Thread: BUG #2334: WHERE IN (SUBSELECT) fails when column is null
The following bug has been logged online: Bug reference: 2334 Logged by: Patrick Narkinsky Email address: patrick@narkinsky.com PostgreSQL version: 8.1.3 Operating system: Mac OS X Description: WHERE IN (SUBSELECT) fails when column is null Details: This may be expected behavior, but it certainly doesn't seem right to me, and it works as expected in sqlite. The database is as follows: BEGIN TRANSACTION; create table a ( id integer, text varchar(20) ); INSERT INTO a VALUES(0,'test'); INSERT INTO a VALUES(1,'test2'); create table b ( id integer, a_id integer); INSERT INTO b VALUES(0,NULL); INSERT INTO b VALUES(1,NULL); INSERT INTO b VALUES(2,NULL); COMMIT; The following query returns everything in a in sqlite, but returns nothing in postgresql: select * from a where a.id not in (select a_id from b); On postgresql, it works as expected when a_id has a non-null value. I'm not expert enough on SQL to say which is wrong, but it appears to me that the SQLite behavior makes a lot more sense.

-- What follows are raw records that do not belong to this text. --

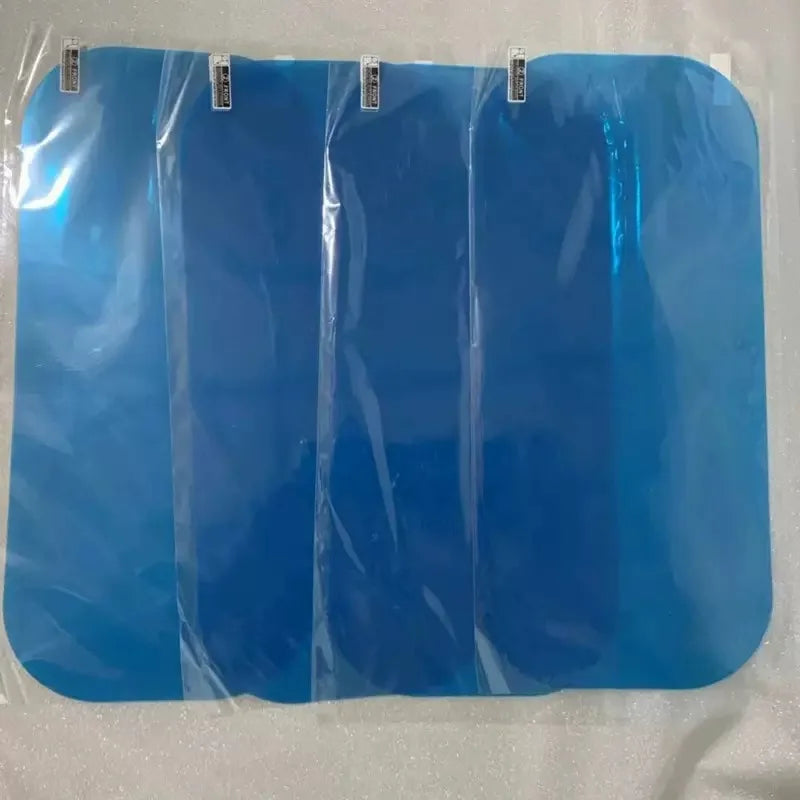 Car Rearview Mirror Anti Fog Film Universal Waterproof Film Window Glass Anti-Fog Anti-reflective Sticker Clear Auto Accessores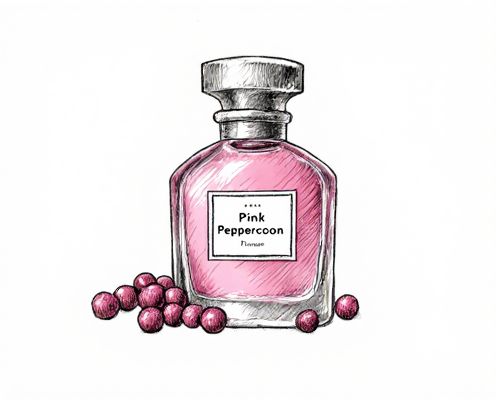 Pink Peppercorn in Women's Fragrance: Aroma Profile, Blending Techniques, and Sensory Appeal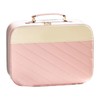 Makeup Case Large Capacity PU Leather Waterproof Portable Cosmetic Box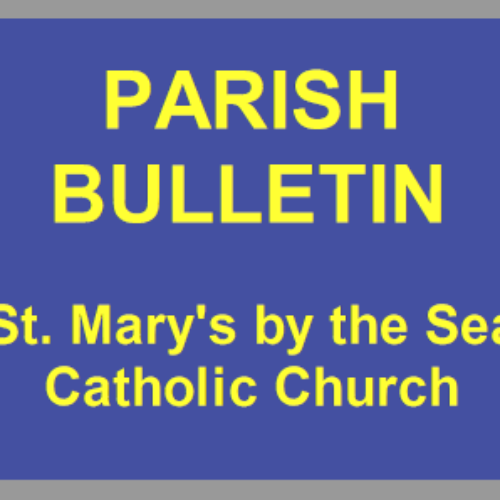 St. Mary's by the Sea Catholic Church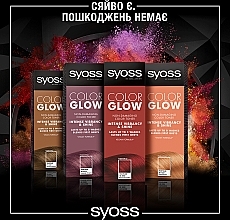 УЦЕНКА Тонирующий бальзам для волос без аммиака - Syoss Color Glow * — фото N20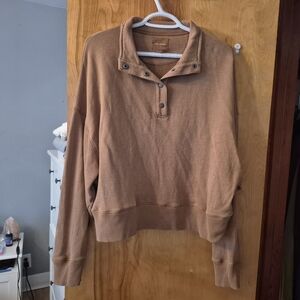 American Eagle Outfitters Brown Sweater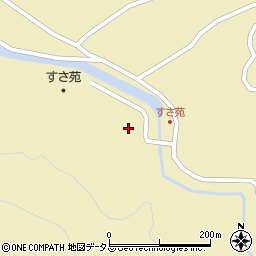 山口県萩市須佐松原1378周辺の地図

On Fri, 17 Mar 2006, Patrick Narkinsky wrote: > This may be expected behavior, but it certainly doesn't seem right to me, > and it works as expected in sqlite. > > The database is as follows: > > BEGIN TRANSACTION; > create table a ( > id integer, > text varchar(20) > ); > INSERT INTO a VALUES(0,'test'); > INSERT INTO a VALUES(1,'test2'); > create table b ( > id integer, > a_id integer); > INSERT INTO b VALUES(0,NULL); > INSERT INTO b VALUES(1,NULL); > INSERT INTO b VALUES(2,NULL); > COMMIT; > > The following query returns everything in a in sqlite, but returns nothing > in postgresql: > > select * from a where a.id not in (select a_id from b); AFAICS, our behavior follows SQL. a NOT IN b is NOT(a IN b) IN is defined in terms of = ANY. a =ANY (b) is basically (by my reading of 8.8 anyway): True if a = bi for some bi in b False if b is empty or a <> bi for all bi in b Unknown otherwise Since a <> NULL returns unknown, the second one won't come up, so the whole expression won't ever be true after the negation. It might be false or it might be unknown.
Stephan Szabo schrieb: > AFAICS, our behavior follows SQL. > > a NOT IN b is NOT(a IN b) > IN is defined in terms of = ANY. > a =ANY (b) is basically (by my reading of 8.8 anyway): > True if a = bi for some bi in b > False if b is empty or a <> bi for all bi in b > Unknown otherwise > Since a <> NULL returns unknown, the second one won't come up, so the > whole expression won't ever be true after the negation. It might be false > or it might be unknown. > Not having read 8.8, I encountered this today and found it odd as well. It would mean that the old popular optimization, back when "A IN B" was much slower, was not correct: select * from foo where a not in (select b from bar) used to be written as: select * from foo where not exists (select 1 from bar where a=b) These queries have different results now when b is NULL for some rows. It doesn't look right to me (but if the Standard requires it, what can we do...). Regards, Marinos
On Wed, 22 Mar 2006, Marinos Yannikos wrote: > Stephan Szabo schrieb: > > AFAICS, our behavior follows SQL. > > > > a NOT IN b is NOT(a IN b) > > IN is defined in terms of = ANY. > > a =ANY (b) is basically (by my reading of 8.8 anyway): > > True if a = bi for some bi in b > > False if b is empty or a <> bi for all bi in b > > Unknown otherwise > > Since a <> NULL returns unknown, the second one won't come up, so the > > whole expression won't ever be true after the negation. It might be false > > or it might be unknown. > > > > Not having read 8.8, I encountered this today and found it odd as well. > It would mean that the old popular optimization, back when "A IN B" was > much slower, was not correct: > > select * from foo where a not in (select b from bar) > > used to be written as: > > select * from foo where not exists (select 1 from bar where a=b) Yep, in->exists I believe is the same, but not in->not exists is different. Exists and subqueries should probably have been done differently in SQL, but alas. > These queries have different results now when b is NULL for some rows. > It doesn't look right to me (but if the Standard requires it, what can > we do...). It actually makes some sense if you think about null as an unknown value. If you ask is 1 in the set (1, 2, unknown), you can definately say yes. If you ask is 3 in the set (1, 2, unknown), you can't be sure, because that unknown might be 3. For any x that's of the correct type for the set, you'll never be able to say no due to that unknown. If you ask is 1 not in the set (1, 2, unknown) you can definately say no. If you ask is 3 not in the set (1, 2, unknown) you again can't be sure. For any x that's of the correct type for the set, you'll never be able to say yes due to that unknown.